[Texto para análise]

O melhor do teatro está aqui

2

Barbara Reis e Ivy Souza celebram o legado das atrizes Ruth de Souza e Léa Garcia

Sinopse

Sob a direção de Luiz Antonio Pilar, atrizes protagonizam a peça “Ruth & Léa”, que usa o metateatro para enfocar duas jovens artistas pretas em busca de oportunidades

Por Dirceu Alves Jr. (publicada em 13 de novembro de 2025)

Para a dramaturgia de Ruth & Léa, a autora do texto, Dione Carlos, criou uma personagem que nunca é vista no palco, referência à peça Esperando Godot, do irlandês Samuel Beckett (1906-1989). Trata-se de uma diretora, aquela que, enfim, traria o grande trabalho da carreira das duas protagonistas, aquele convite que daria o reconhecimento de público e crítica. Só que, assim como Godot, o papel consagrador nunca chega, algo bastante comum aos artistas pretos até bem pouco tempo.

O espetáculo, idealizado e encenado por Luiz Antonio Pilar, estreia nesta quinta, 13, no Teatro do Sesc Pompeia, depois de passar pelo Rio de Janeiro, Niterói e Belo Horizonte. Sem a óbvia pretensão biográfica, Ruth & Léa presta uma homenagem às atrizes cariocas Ruth de Souza (1921-2019) e Léa Garcia (1933-2023) que, por serem pretas, nunca alcançaram a projeção merecida.

Barbara Reis e Ivy Souza em Ruth & Léa. Foto Valmyr Ferreira

Barbara Reis, de 36 anos, e Ivy Souza, de 35, interpretam Ruth e Léa, respectivamente, mas são apresentadas ao público como Zezé e Elisa e, por este caminho, começa a história. Em um metateatro, Zezé e Elisa, uma nova alusão, desta vez às atrizes Zezé Motta e Elisa Lucinda, são escaladas para um filme sobre a contribuição das duas pioneiras que furaram um bloqueio racista no teatro, no cinema e na televisão. As pianistas Gláucia Negreiros e Anette Camargo executam a trilha ao vivo.

[/Texto para análise]
[Extrato de dados]

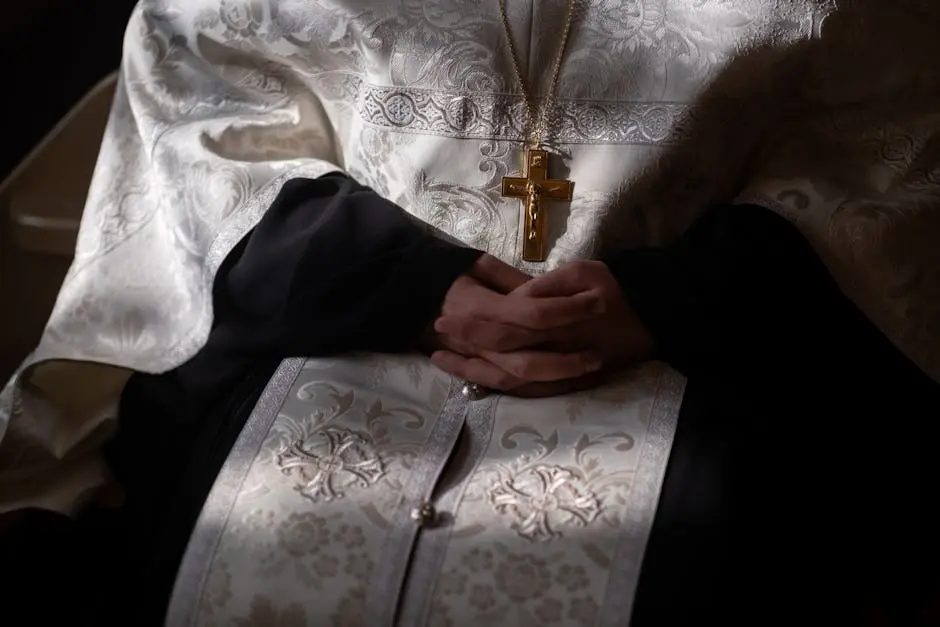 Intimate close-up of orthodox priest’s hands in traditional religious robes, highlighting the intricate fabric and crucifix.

[/Extrato de dados]
[Extrato de dados]

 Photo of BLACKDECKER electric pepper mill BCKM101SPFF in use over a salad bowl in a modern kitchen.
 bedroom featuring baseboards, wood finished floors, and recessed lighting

[/Extrato de dados]

Objetivo do exercício
Escreva a continuação do texto sobre a peça “Ruth & Léa”, começando logo depois da última frase. Os registros provêm de uma fonte diferente da do texto.

Resposta
A montagem mostra outros grandes nomes, como o dramaturgo Nelson Rodrigues (1912-1980), o ator Abdias do Nascimento (1914-2011), a bailarina Mercedes Baptista (1921-2014), o jornalista Paulo Francis (1930-1997), a cantora Josephine Baker (1906-1975) e o cineasta Cacá Diegues (1940-2025), que são evocados no jogo vivido por Zezé e Elisa. Todos tiveram importância nas trajetórias de Ruth e Léa e, em um teste de versatilidade, são interpretados por Barbara e Ivy. 

Com o espetáculo, Pilar salda uma dívida que considerava ter com as duas estrelas há mais de 20 anos. Em 2003, ele dirigiu o curta-metragem A Mãe e o Filho da Mãe, com Ruth e Wilson Rabelo no elenco. Pouco depois, a atriz chamou Pilar para um encontro em sua casa e, para a surpresa dele, Léa também o esperava. As duas falaram que gostariam de fazer um espetáculo juntas, até para quebrar de vez a lenda de que não eram amigas. 

“Sabe quando você é tragado pela ilusão da juventude, acha que tem todo o tempo do mundo e nunca concretiza um projeto?”, indaga Pilar. “Quando a Ruth morreu, vi que tinha perdido a chance de reuni-las e, depois, na saída do enterro da Léa, tive a ideia de uma homenagem às duas.”  

Ivy Souza e Barbara Reis em outra cena de Ruth & Léa. Foto Valmyr Ferreira

Barbara lembra que, durante os ensaios, Pilar chamava a atenção das protagonistas para não caírem na idealização e ressaltarem a humanidade de Ruth e Léa. “A gente se pegava uma observando a outra e pensando que estávamos compondo personagens ancestrais que habitam a gente mesmo sem percebermos”, conta. “É um lembrete de que a arte é feita de profissionais que vieram antes para que fosse possível a liberdade de realizar nossos trabalhos.”

Popularizada pelas novelas Todas as Flores e Terra e Paixão, da Rede Globo, a carioca Barbara atualmente grava Três Graças, a recém-lançada trama das nove, e festeja que a sua geração conhece uma evolução que não foi sentida pelos contemporâneos de Ruth e Léa. Ela ressalta, entretanto, que a representatividade preta percebida hoje também serve para que as pessoas coloquem para fora preconceitos e amarguras.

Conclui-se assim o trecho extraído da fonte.